— Exercise goal —
In the excerpt on smooth ring maps, besides being of finite presentation, what must the naive cotangent complex of a smooth ring map be quasi-isomorphic to?

— Excerpt —
* BEGIN *

Definition 10.137.1. A ring map $R \to S$ is smooth if it is of finite presentation and the naive cotangent complex $\mathop{N\! L}\nolimits _{S/R}$ is quasi-isomorphic to a finite projective $S$-module placed in degree $0$.

In particular, if $R \to S$ is smooth then the module $\Omega _{S/R}$ is a finite projective $S$-module. Moreover, by Lemma 10.137.2 the naive cotangent complex of any presentation has the same structure. Thus, for a surjection $\alpha : R[x_1, \ldots , x_ n] \to S$ with kernel $I$ the map

$I/I^2 \longrightarrow \Omega _{R[x_1, \ldots , x_ n]/R} \otimes _{R[x_1, \ldots , x_ n]} S$

is a split injection. In other words $\bigoplus _{i = 1}^ n S \text{d}x_ i \cong I/I^2 \oplus \Omega _{S/R}$ as $S$-modules. This implies that $I/I^2$ is a finite projective $S$-module too!

* END *

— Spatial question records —
* BEGIN *

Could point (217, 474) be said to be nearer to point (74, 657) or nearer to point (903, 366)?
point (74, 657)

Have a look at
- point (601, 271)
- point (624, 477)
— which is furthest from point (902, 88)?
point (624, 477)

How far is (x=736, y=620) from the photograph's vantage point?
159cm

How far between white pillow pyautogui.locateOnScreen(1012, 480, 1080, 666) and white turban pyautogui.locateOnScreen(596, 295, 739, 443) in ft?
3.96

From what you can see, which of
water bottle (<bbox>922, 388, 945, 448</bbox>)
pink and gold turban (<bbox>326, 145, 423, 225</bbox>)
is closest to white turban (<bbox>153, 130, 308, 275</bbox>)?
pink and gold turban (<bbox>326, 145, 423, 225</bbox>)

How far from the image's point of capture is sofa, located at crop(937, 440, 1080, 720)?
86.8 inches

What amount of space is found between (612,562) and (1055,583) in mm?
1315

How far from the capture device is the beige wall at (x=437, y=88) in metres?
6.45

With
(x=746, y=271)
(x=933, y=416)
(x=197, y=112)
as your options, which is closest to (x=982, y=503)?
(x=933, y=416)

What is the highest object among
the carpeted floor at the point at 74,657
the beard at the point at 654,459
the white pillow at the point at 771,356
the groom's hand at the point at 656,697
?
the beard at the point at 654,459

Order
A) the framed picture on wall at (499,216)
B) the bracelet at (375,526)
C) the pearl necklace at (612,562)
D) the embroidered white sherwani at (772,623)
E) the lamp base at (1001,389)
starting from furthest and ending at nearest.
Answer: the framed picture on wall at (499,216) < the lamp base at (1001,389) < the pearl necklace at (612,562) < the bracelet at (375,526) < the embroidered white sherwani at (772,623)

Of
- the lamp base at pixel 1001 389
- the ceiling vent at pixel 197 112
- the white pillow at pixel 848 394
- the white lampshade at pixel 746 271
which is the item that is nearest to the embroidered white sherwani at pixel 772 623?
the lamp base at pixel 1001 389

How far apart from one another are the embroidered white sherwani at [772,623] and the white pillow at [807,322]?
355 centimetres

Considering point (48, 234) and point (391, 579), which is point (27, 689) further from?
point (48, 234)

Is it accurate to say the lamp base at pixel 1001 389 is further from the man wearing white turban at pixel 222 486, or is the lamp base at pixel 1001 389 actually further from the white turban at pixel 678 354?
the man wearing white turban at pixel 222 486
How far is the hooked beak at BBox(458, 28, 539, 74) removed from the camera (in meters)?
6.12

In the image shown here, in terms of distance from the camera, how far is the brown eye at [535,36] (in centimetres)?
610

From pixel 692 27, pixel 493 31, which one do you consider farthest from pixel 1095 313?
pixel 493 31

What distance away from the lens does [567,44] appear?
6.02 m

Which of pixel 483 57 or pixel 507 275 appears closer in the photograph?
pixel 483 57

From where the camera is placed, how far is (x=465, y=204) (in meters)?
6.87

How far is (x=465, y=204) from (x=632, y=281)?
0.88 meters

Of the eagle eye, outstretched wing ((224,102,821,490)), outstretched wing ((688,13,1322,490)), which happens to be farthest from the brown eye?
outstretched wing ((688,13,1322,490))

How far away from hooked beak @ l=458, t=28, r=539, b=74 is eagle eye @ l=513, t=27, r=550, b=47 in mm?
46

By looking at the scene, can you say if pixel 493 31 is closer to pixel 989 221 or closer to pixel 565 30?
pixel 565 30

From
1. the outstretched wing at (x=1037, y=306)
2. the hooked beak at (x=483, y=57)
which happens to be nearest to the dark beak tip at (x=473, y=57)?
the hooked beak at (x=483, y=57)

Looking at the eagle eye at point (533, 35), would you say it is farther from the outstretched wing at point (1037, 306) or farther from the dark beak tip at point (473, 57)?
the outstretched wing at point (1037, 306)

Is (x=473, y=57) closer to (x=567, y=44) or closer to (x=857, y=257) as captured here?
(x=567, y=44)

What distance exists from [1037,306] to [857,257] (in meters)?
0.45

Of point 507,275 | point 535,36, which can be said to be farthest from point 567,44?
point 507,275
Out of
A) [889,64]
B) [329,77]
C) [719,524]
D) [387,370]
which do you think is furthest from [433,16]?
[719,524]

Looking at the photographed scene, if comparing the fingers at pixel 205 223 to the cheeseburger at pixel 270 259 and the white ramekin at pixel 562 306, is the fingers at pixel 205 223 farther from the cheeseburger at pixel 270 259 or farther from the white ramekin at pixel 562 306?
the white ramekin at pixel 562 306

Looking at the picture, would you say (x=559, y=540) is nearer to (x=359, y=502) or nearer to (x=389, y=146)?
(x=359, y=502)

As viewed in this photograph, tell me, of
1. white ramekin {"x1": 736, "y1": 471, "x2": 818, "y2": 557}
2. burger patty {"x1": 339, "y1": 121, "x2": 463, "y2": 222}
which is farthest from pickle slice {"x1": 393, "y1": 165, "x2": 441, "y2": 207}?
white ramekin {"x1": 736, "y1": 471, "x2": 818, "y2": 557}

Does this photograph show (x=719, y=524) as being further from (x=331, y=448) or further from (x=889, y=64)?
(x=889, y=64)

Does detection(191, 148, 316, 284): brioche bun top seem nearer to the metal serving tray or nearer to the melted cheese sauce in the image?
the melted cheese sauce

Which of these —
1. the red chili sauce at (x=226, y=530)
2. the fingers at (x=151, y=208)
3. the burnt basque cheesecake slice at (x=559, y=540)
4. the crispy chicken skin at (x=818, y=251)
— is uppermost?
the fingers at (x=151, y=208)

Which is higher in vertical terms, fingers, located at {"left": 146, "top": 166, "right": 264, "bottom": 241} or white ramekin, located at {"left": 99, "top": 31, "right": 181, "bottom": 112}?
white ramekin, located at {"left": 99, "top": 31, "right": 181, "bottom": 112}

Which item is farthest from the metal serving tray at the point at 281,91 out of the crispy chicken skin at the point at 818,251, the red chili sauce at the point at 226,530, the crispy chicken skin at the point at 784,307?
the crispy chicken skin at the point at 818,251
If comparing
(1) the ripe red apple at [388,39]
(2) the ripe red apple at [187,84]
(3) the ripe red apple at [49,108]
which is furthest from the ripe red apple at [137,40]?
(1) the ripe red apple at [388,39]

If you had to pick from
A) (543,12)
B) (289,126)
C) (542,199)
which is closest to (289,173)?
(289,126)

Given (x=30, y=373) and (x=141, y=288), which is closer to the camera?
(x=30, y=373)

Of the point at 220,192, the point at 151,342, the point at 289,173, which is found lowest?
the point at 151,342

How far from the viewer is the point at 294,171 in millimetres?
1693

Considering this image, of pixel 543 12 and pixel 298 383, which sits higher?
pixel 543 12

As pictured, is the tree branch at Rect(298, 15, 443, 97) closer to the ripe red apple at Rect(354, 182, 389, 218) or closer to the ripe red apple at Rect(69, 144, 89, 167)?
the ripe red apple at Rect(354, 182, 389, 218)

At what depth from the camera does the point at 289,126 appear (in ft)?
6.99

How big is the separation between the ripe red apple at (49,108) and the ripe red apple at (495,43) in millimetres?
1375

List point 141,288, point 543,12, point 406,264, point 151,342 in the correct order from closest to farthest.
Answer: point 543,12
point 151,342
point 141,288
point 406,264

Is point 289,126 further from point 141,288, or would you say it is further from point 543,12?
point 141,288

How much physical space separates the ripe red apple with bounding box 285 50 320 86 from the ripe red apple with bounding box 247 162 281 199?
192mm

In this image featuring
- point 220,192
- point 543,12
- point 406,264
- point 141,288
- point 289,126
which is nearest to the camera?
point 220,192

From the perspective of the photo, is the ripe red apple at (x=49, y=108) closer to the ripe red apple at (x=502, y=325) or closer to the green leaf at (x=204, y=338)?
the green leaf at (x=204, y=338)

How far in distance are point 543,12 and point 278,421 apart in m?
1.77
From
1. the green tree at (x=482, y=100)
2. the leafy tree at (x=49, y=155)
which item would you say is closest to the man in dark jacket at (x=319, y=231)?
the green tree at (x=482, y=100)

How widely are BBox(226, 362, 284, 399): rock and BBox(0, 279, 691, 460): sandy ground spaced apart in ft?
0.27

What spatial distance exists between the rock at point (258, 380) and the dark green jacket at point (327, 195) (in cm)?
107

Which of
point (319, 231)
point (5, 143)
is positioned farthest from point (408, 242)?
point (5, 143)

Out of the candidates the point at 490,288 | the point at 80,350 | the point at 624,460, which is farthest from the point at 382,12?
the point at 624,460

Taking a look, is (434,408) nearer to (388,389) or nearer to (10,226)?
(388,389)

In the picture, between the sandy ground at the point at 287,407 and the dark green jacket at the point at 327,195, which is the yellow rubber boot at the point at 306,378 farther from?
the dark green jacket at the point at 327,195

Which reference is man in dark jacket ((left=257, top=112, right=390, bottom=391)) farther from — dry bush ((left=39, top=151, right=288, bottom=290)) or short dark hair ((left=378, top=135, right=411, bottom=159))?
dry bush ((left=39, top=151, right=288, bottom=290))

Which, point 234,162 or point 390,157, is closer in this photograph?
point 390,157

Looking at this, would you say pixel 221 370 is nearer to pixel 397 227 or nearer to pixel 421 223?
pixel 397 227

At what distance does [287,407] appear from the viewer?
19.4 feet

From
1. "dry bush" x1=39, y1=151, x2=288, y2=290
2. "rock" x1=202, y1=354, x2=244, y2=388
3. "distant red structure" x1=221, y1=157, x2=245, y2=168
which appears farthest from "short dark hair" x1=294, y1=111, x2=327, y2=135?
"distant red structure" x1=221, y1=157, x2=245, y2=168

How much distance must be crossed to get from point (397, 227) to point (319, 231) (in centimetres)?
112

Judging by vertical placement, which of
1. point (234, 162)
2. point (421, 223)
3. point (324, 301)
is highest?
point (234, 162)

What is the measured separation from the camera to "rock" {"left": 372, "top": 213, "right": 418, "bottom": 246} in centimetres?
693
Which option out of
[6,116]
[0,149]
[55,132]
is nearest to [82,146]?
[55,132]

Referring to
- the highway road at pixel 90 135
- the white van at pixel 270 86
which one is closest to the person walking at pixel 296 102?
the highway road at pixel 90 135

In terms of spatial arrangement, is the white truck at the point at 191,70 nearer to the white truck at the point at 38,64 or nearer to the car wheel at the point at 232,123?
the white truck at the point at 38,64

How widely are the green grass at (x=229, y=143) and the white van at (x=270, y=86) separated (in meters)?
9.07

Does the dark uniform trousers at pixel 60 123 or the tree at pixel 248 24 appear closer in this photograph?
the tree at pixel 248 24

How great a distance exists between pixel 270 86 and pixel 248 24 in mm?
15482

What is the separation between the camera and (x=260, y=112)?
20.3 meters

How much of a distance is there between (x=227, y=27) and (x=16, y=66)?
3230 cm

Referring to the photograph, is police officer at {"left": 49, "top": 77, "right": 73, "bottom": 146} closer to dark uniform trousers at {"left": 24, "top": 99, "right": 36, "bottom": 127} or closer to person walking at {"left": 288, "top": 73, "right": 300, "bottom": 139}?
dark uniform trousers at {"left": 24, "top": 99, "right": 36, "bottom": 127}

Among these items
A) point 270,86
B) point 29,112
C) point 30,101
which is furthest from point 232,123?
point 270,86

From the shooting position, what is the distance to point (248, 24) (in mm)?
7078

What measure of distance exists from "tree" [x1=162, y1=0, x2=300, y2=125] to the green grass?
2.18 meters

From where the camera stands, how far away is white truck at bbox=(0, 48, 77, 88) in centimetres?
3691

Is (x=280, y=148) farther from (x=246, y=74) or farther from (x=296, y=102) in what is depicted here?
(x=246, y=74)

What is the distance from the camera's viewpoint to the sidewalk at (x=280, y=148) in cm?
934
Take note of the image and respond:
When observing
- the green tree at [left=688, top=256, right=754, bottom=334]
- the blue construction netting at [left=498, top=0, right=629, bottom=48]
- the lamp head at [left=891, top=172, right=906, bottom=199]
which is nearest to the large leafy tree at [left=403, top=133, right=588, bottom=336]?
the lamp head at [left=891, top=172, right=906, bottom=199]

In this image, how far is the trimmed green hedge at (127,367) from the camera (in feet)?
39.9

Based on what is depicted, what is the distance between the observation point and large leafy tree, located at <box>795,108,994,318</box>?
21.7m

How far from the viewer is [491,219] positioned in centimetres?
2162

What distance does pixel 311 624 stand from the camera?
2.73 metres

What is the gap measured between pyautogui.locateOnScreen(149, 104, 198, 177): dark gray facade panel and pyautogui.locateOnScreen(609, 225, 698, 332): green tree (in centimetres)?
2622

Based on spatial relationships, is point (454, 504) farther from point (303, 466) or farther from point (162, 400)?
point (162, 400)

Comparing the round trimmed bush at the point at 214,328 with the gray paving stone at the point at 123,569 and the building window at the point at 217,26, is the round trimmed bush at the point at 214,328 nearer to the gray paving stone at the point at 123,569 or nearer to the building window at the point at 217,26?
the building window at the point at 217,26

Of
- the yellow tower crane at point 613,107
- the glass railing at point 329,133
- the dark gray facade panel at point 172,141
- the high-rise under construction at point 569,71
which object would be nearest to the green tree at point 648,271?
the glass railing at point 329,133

* END *

— Result —
A finite projective $S$-module placed in degree $0$.